→ What the task requires: Please continue the passage on the Supreme Court and gay rights, picking up right after its last sentence.

According to the Court’s own rules, the justices are especially likely to hear cases where “a United States court of appeals has entered a decision in conflict with the decision of another United States court of appeals on the same important matter.” Maintaining the uniformity of federal law is one of the primary functions of the Supreme Court.
As a general rule, it is dangerous to overread the significance of the Court’s decision not to hear a particular case. Such denials of review are not decisions on the merits, and can sometimes reflect a quirky problem with an individual case — not that the justices are uninterested in resolving the issue presented by that case.
But the Court’s non-decision in Evans follows last week’s surprising oral argument in Masterpiece Cakeshop v. Colorado Civil Rights Commission, where Justice Anthony Kennedy — the author of the Supreme Court’s landmark marriage equality decision — appeared unwilling to let the law treat homophobia as an evil akin to racism, sexism, or other forms of invidious discrimination.
Taken together, the two events suggest that Kennedy, who believes that all people have a fundamental right to marry, is not particularly interested in abolishing discrimination on the basis of sexual orientation writ large. Without Kennedy, moreover, the project of equality for the LGBTQ community is dead in the water at the Supreme Court.
A year-and-a-half ago, Kennedy’s marriage equality opinion in Obergefell v. Hodges seemed to suggest that gay rights litigators still had many significant victories ahead of them. Obergefell described sexual orientation as an “immutable nature.” And it highlighted the long history of harsh discrimination against people with same-sex attractions both by the government and private actors.
This language in the Obergefell opinion seemed significant because past Supreme Court decisions established that when a group has historically faced discrimination that bears “no relation to ability to perform or contribute to society,” and especially when they face such discrimination because of an “immutable” trait that they cannot control, any law which discriminates against that group must be treated with a great deal of constitutional skepticism.
A major purpose of the Fourteenth Amendment is to eradicate institutionalized racism and government discrimination that is similar in character to racism, and Kennedy’s Obergefell opinion strongly signaled that discrimination on the basis of sexual orientation meets this test.
Perhaps emboldened by these signals in Obergefell, the United States Court of Appeals for the Seventh Circuit held last April that the existing ban on sex discrimination by employers prohibits discrimination on the basis of sexual orientation. In an 8-3 decision joined by several Republican-appointed judges, the Seventh Circuit explained in Hively v. Ivy Tech Community College that discrimination against a lesbian employee is itself a form of sex discrimination. Being a woman attracted to women “represents the ultimate case of failure to conform to the female stereotype.”

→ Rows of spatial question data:
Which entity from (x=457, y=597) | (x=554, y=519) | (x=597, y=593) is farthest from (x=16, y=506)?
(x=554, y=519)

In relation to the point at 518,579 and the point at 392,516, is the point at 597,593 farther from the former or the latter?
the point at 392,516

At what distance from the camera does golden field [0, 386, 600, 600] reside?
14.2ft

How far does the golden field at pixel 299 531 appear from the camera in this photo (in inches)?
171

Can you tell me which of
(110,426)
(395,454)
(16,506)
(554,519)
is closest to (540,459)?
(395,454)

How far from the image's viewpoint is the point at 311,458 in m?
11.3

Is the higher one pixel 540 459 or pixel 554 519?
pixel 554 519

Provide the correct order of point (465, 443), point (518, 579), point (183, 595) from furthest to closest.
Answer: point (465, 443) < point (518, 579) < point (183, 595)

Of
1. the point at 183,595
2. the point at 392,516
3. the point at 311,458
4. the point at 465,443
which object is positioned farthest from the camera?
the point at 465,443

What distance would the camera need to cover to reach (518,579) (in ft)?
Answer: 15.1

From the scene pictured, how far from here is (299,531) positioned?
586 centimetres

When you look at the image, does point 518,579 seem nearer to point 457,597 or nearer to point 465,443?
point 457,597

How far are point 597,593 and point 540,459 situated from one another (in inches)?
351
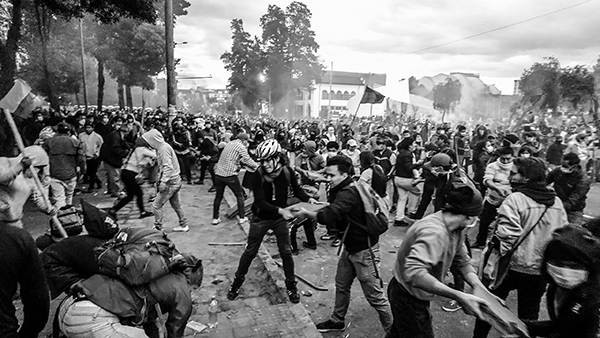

→ Answer to the problem:
On the day Hively was handed down, there was good reason to believe that the Supreme Court would follow the Seventh Circuit’s lead. Kennedy’s opinion in Obergefell suggested that he believes that discrimination on the basis of sexual orientation is both morally and legally similar to sexism. And eliminating private discrimination against gay, lesbian, and bisexual employees was the next logical step for LGBTQ rights litigators after their victory for marriage equality.
Now, however, that project is stalled. The Supreme Court’s decision not to take the Evans case leaves Hively in place, but it also leaves in place decisions in several other federal judicial circuits holding that it is perfectly legal to fire someone because they are gay. Kennedy’s questions in the Masterpiece Cakeshop case, moreover, suggest that he may even be willing to roll back existing protections for such workers.
At last Tuesday’s oral argument, Kennedy was outraged by a Colorado state commissioner who said — accurately — that “freedom of religion and religion has been used to justify all kinds of discrimination throughout history.” He also accused the state of not being “tolerant” or “respectful” of the religious beliefs of a baker who refused to serve a same-sex couple in violation of Colorado’s anti-discrimination law.
Kennedy, in other words, appeared to think that laws banning discrimination on the basis of sexual orientation must bend to the will of people who claim a religious justification for their prejudices — or, at least, that state officials who wish to enforce these laws must walk on eggshells to avoid offending people on the religious right.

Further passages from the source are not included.